*Given instruction a*. According to the commission order, how long does an operator have to notify the Secretary of Labor that it wishes to contest a proposed penalty?

*Excerpted passage*.

FEDERAL MINE SAFETY AND HEALTH REVIEW COMMISSION

1331 PENNSYLVANIA AVE., N.W., SUITE 520N

WASHINGTON, DC 20004-1710

 

 

SECRETARY OF LABOR

  MINE SAFETY AND HEALTH    

  ADMINISTRATION (MSHA)

                          

                        v.

 

TM CRUSHING, LLC

 

 

 

 

 

Docket No. WEST 2024-0174

A.C. No. 04-02544-5922007

 

 

 

BEFORE:  Jordan, Chair; Baker and Marvit, Commissioners

 

ORDER

 

BY: Jordan, Chair, and Baker, Commissioners

 

This matter arises under the Federal Mine Safety and Health Act of 1977, 30 U.S.C. § 801 et seq. (2018) (“Mine Act”). On March 22, 2024, the Commission received from TM Crushing, LLC (“TM Crushing”) a motion seeking to reopen a penalty assessment that had become a final order of the Commission pursuant to section 105(a) of the Mine Act, 30 U.S.C. § 815(a).

 

Under section 105(a), an operator who wishes to contest a proposed penalty must notify the Secretary of Labor no later than 30 days after receiving the proposed penalty assessment. If the operator fails to notify the Secretary, the proposed penalty assessment is deemed a final order of the Commission. 30 U.S.C. § 815(a).

 

We have held, however, that in appropriate circumstances, we possess jurisdiction to reopen uncontested assessments that have become final Commission orders under section 105(a). Jim Walter Res., Inc., 15 FMSHRC 782, 786-89 (May 1993) (“JWR”). In evaluating requests to reopen final orders, the Commission has found guidance in Rule 60(b) of the Federal Rules of Civil Procedure, under which the Commission may relieve a party from a final order of the Commission on the basis of mistake, inadvertence, excusable neglect, or other reason justifying relief. See 29 C.F.R. § 2700.1(b) (“the Commission and its Judges shall be guided so far as practicable by the Federal Rules of Civil Procedure”); JWR, 15 FMSHRC at 787. We have also observed that default is a harsh remedy and that, if the defaulting party can make a showing of good cause for a failure to timely respond, the case may be reopened and appropriate proceedings on the merits permitted. See Coal Prep. Servs., Inc., 17 FMSHRC 1529, 1530 (Sept. 1995).

*Given instruction b*. Pick out each line of the rows below that contains the string "bottom", matching case exactly, and copy those lines.

*Data in this exercise*.
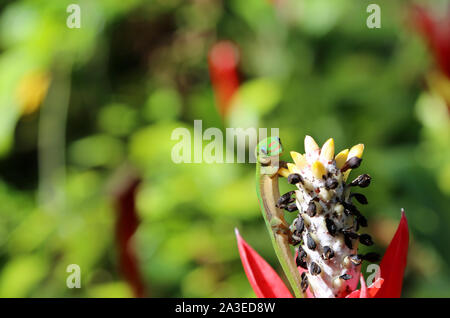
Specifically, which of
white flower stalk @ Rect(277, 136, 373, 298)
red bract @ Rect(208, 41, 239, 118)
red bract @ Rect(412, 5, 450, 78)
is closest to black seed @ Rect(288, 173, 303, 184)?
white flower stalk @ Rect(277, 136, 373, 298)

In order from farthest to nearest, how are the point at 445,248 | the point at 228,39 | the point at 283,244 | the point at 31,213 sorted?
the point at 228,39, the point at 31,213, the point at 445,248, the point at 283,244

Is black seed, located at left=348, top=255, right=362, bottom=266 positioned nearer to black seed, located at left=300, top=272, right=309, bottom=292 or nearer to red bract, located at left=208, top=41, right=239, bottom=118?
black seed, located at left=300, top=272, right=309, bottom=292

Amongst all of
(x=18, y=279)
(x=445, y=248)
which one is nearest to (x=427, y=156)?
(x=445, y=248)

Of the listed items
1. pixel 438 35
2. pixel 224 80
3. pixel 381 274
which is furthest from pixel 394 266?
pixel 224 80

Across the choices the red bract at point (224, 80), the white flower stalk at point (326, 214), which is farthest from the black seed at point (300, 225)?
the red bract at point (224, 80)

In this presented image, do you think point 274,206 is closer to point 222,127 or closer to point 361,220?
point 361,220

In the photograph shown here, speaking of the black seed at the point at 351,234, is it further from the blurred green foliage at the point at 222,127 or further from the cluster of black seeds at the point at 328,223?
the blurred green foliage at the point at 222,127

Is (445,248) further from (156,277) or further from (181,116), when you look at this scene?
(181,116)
...
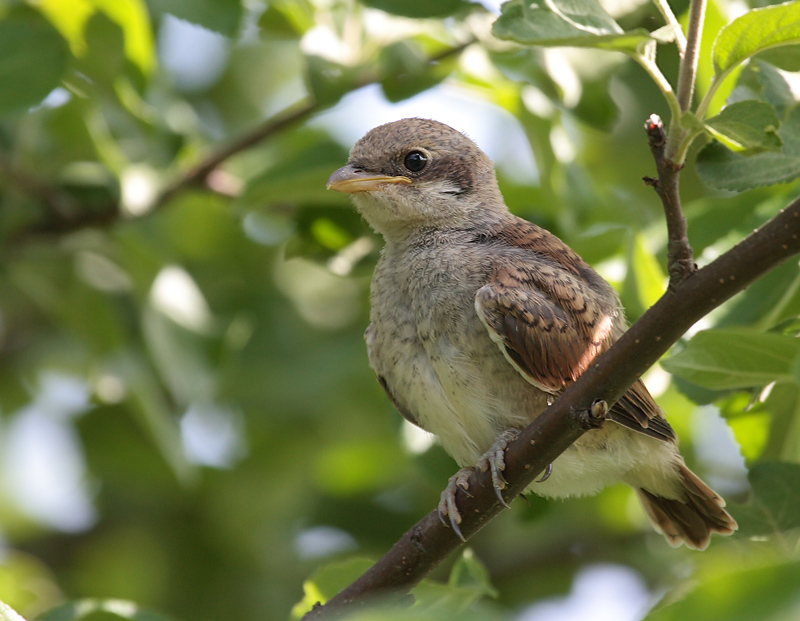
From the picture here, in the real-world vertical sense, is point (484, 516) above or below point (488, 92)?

*Final answer a*. No later than 30 days after receiving the proposed penalty assessment.

*Final answer b*.
Is black seed, located at left=348, top=255, right=362, bottom=266 positioned nearer to black seed, located at left=300, top=272, right=309, bottom=292 or nearer to red bract, located at left=208, top=41, right=239, bottom=118?
black seed, located at left=300, top=272, right=309, bottom=292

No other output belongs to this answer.